• _Requirement 1_:
According to the Hotel Chocolat article, where did the company open its first physical store?

• _Page_:
Growth has been fuelled by customers, with Hotel Chocolat raising a healthy £4.2m through its first round of ‘Chocolate Bond’ crowdfunding in 2010. The company has consistently shunned above-the-line advertising, relying instead on its strong visual identity, storytelling ability and expanding store estate to grow the brand. Alongside its own retail and online channel, the brand also sells through Amazon, Ocado and concessions within department stores such as John Lewis and Fenwick.

The Hotel Chocolat philosophy is grounded on three principles of innovation, authenticity and ethics, enshrined by the company’s two founders. Speaking to Marketing Week at the British Retail Consortium’s Future Retail Leaders Lecture 2018 last week (23 January), owner and co-founder Angus Thirlwell explains how the brand used the opportunities offered by marketing to stand out in the crowded UK marketplace.

“When we created Hotel Chocolat the leader in the UK was Thorntons and the perception of the market was that premium chocolate was done,” he says.

“Thorntons had 800 locations across the UK and was by far the market leader. There was a Belgian style of chocolate, a Swiss style and a British style epitomised by Thorntons, a very mature, steady market with not very much place to go. But by finding an edge and a point of difference we were able to harness the excitement of our team and bring something new to the consumer.”

Creative led marketing

The significance of marketing to the business could in part originate from Thirlwell’s own background. He met co-founder Peter Harris while working at a French tech firm after interviewing him for a sales and marketing role. The pair went on to found The Mint Marketing Company in 1987, a firm selling branded packets of mints, which then morphed into online chocolate business Choc Express in 1993.

One of the UK’s first online retailers, Choc Express evolved into a profitable business, although Thirlwell began to realise that the brand name was underplaying the product’s potential.

“When we created the brand in 1993 I knew what it was like to have a fundamentally good business and actually a pretty terrible brand. I knew we weren’t getting any brand lift at all and the brand on the lid was underplaying the potential of the chocolate inside,” he explains.

It was in 2004 that Choc Express rebranded as Hotel Chocolat, a name evocative of the escapism possible through chocolate. Thirlwell believes the word ‘Hotel’ is even more important than the world ‘Chocolat’ in the brand name for its ability to transport the customer to a different place.

Hotel Chocolat

Under this new identity Hotel Chocolat opened its first physical store in Watford in 2004. During the intervening 14 years the company has expanded to 100 shops, cafes and restaurants across the UK, three chocolate boutiques in Copenhagen and a franchise agreement with the Sogo department store in Hong Kong.

The growth strategy is focused on the democratisation of chocolate, says Thirlwell, taking Hotel Chocolat nationwide from train station locations to regional flagships and smaller stores.

“With my business head on I don’t want to do something that might be just a tiny business that operates from a store in Belgravia. If you’re going to do it you need to do it properly at scale and do something exciting,” he explains.

Dataset items
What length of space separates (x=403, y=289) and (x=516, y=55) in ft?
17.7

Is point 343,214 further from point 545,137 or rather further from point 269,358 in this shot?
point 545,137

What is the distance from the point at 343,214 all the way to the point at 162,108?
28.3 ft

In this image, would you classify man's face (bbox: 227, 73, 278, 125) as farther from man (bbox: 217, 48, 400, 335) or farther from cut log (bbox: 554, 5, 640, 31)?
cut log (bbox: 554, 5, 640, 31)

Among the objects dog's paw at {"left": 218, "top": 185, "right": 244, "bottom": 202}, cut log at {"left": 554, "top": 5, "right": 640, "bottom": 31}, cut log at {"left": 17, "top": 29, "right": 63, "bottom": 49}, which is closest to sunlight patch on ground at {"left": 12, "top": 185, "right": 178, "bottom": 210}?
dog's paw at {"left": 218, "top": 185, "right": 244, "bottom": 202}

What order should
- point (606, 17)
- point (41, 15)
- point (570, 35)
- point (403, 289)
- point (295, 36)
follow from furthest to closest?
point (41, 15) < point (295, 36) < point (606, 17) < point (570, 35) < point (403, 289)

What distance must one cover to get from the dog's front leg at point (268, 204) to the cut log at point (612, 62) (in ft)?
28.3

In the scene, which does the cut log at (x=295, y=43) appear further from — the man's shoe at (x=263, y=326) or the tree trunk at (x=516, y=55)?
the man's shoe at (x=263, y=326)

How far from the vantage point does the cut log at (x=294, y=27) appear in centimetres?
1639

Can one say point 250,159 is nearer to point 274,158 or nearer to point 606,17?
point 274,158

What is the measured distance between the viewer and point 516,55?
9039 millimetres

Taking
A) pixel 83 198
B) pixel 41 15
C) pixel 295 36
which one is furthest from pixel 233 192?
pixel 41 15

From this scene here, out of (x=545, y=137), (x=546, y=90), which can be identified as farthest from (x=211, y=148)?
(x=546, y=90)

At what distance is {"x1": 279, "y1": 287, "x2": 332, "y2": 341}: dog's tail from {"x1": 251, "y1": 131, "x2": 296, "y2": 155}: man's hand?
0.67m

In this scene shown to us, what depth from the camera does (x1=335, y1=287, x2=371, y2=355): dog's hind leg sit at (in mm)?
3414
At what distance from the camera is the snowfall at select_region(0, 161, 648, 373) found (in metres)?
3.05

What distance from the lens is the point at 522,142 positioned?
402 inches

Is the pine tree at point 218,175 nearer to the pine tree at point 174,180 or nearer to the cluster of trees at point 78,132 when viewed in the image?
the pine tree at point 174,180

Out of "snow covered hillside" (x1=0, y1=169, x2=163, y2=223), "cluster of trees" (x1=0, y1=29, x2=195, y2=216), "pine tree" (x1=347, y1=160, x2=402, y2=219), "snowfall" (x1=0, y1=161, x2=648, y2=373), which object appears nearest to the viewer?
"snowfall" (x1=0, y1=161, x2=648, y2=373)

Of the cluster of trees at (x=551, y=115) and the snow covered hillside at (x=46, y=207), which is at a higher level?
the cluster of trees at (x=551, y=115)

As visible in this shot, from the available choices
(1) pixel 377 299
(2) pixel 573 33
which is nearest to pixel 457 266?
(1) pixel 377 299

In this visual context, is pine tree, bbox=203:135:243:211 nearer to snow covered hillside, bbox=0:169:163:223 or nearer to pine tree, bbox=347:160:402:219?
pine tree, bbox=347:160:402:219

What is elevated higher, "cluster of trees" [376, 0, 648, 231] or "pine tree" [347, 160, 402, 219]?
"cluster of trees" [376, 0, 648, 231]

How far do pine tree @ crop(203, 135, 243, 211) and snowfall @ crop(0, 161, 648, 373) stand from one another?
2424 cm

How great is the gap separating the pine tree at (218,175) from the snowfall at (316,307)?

• _Requirement 2_:
In the records, switch "camera" to "photographer" and leave everything else unchanged. Begin at the line that has "In this scene", stop after the last of the records, and return only those lines.

• _Final result 1_:
Watford, in 2004.

• _Final result 2_:
In this scene shown to us, what depth from the photographer does (x1=335, y1=287, x2=371, y2=355): dog's hind leg sit at (in mm)?
3414
At what distance from the photographer is the snowfall at select_region(0, 161, 648, 373) found (in metres)?
3.05

What distance from the lens is the point at 522,142 positioned?
402 inches

Is the pine tree at point 218,175 nearer to the pine tree at point 174,180 or nearer to the cluster of trees at point 78,132 when viewed in the image?
the pine tree at point 174,180

Out of "snow covered hillside" (x1=0, y1=169, x2=163, y2=223), "cluster of trees" (x1=0, y1=29, x2=195, y2=216), "pine tree" (x1=347, y1=160, x2=402, y2=219), "snowfall" (x1=0, y1=161, x2=648, y2=373), which object appears nearest to the viewer?
"snowfall" (x1=0, y1=161, x2=648, y2=373)

Of the cluster of trees at (x=551, y=115) and the snow covered hillside at (x=46, y=207), which is at a higher level?
the cluster of trees at (x=551, y=115)

As visible in this shot, from the available choices
(1) pixel 377 299
(2) pixel 573 33
which is nearest to pixel 457 266?
(1) pixel 377 299

In this visual context, is pine tree, bbox=203:135:243:211 nearer to snow covered hillside, bbox=0:169:163:223 or nearer to pine tree, bbox=347:160:402:219?
pine tree, bbox=347:160:402:219

What is elevated higher, "cluster of trees" [376, 0, 648, 231] or "pine tree" [347, 160, 402, 219]?
"cluster of trees" [376, 0, 648, 231]

How far do pine tree @ crop(203, 135, 243, 211) and snowfall @ crop(0, 161, 648, 373) stand from one another?
2424 cm

How great is the gap separating the pine tree at (218,175) from the snowfall at (316,307)?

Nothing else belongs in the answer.